There are several papers that discuss the What and Where pathways. The distinction was first observed in vision. Region MT is the first region in the Where pathway of vision whereas V1 is the first What region. The What/Where distinction was later found to exist in other modalities. I don’t recall the names of the regions but a quick search in Google Scholar will likely turn up papers that detail them. We recently read a paper (at Numenta) about the evidence for Where paths in audition and touch, I don’t recall the name or authors, maybe someone else can provide a link?).
Regarding hierarchy, there is a lot that we don’t understand, please keep that in mind.
- Going up the hierarchy the representations are driven by broader areas of input. That is generally accepted.
- A cell or column can only process the information from the part of the input it receives.
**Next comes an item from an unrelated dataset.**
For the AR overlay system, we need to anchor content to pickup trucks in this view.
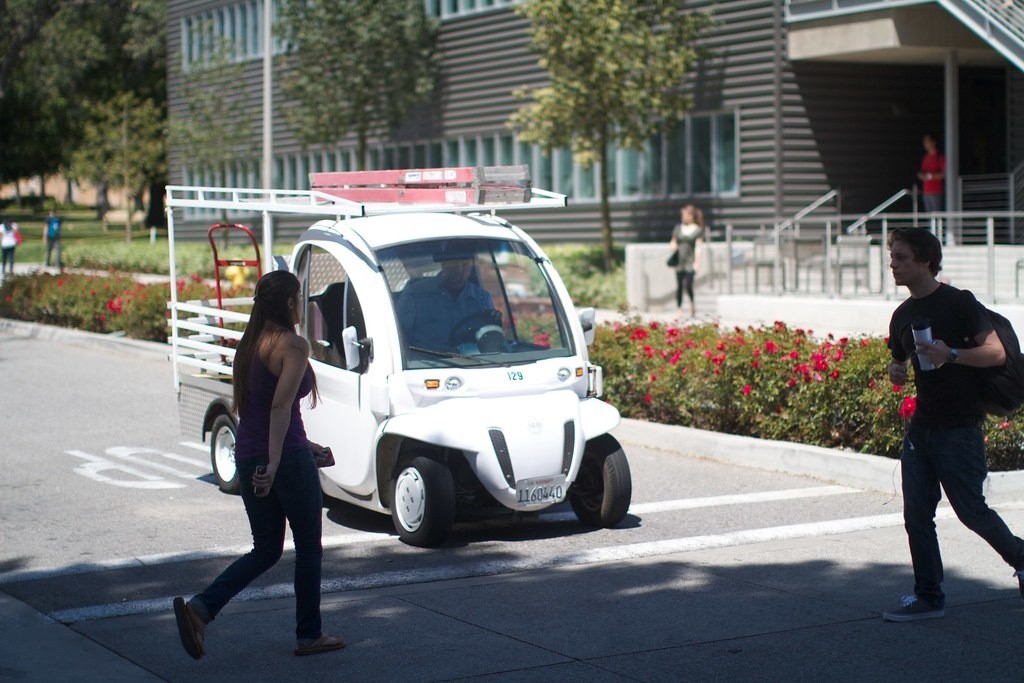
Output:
[165,165,633,544]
This makes sense and most scientists accept the idea a small area of V1 just processes its limited input and passes the processed version up the hierarchy to be “integrated” by a higher region.
- I used to think that was the end of the story, but I now believe it is more interesting than that. Although a small area of V1 can only receive input from a small area of the retina, that small area of V1 can actually learn and model entire visual objects. Each small area, a CC, uses its model to predict what it will see based on knowledge of where on the object it is fixated. If a CC could talk it might say “I know what a pen is. I can only see a small part of a pen at a time, but as long as I know where on the pen I am currently fixated (location) I can predict what I should be sensing.”
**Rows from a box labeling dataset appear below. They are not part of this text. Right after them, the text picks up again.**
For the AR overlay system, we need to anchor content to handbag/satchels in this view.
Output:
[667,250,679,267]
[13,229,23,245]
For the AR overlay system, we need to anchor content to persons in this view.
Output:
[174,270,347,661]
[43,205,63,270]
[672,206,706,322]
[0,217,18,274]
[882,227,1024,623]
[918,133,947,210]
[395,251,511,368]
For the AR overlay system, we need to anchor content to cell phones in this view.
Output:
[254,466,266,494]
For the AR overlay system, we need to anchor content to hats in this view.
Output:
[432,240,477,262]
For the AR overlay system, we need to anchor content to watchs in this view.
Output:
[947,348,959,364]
- Most scientists think that a CC in V1 processes its current input and passes it up. What we are saying is that a CC in V1 integrates inputs over time to understand objects that are much larger than it can sense at any moment.
- There are limits to what any CC can learn (both memory capacity and learning time). So it is likely that a CC in V1 might only be able to understand objects and structures that span a subset of the entire visual field, but it would still be modeling structure much bigger than expected based on the corresponding part of the retina.